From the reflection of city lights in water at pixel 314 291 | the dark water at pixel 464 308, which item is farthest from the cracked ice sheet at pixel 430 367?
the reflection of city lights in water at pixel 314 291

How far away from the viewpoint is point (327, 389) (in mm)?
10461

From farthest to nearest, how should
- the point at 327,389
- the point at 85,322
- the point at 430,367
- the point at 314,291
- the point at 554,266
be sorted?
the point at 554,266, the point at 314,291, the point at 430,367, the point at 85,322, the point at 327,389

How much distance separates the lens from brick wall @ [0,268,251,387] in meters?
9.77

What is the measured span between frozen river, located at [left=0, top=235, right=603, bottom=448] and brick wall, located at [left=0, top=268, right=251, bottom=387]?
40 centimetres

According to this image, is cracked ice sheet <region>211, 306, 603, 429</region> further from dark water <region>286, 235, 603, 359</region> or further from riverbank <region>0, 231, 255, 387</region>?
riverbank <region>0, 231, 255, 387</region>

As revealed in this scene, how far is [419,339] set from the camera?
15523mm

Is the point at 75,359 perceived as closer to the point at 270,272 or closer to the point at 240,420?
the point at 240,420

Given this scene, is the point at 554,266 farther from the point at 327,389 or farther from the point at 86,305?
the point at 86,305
________________
Set problem
Reproduce each of the records above verbatim, preserving their wording, order, and line breaks without alteration.

Reply
From the reflection of city lights in water at pixel 314 291 | the dark water at pixel 464 308, which item is farthest from the cracked ice sheet at pixel 430 367?
the reflection of city lights in water at pixel 314 291

How far away from the viewpoint is point (327, 389) (in mm)?
10461

From farthest to nearest, how should
- the point at 327,389
- the point at 85,322
- the point at 430,367
- the point at 314,291
- the point at 554,266
be sorted?
the point at 554,266, the point at 314,291, the point at 430,367, the point at 85,322, the point at 327,389

How much distance separates the lens from brick wall @ [0,268,251,387] in meters?
9.77

What is the measured span between frozen river, located at [left=0, top=235, right=603, bottom=448] and brick wall, located at [left=0, top=268, right=251, bottom=387]?
40 centimetres

According to this image, is cracked ice sheet <region>211, 306, 603, 429</region> further from dark water <region>286, 235, 603, 359</region> or further from riverbank <region>0, 231, 255, 387</region>?
riverbank <region>0, 231, 255, 387</region>

As revealed in this scene, how far is [419,339] set from the camera?
15523mm

Is the point at 75,359 perceived as closer to the point at 270,272 or closer to the point at 240,420?
the point at 240,420

Given this scene, is the point at 554,266 farther from the point at 327,389 or farther from the point at 86,305?
the point at 86,305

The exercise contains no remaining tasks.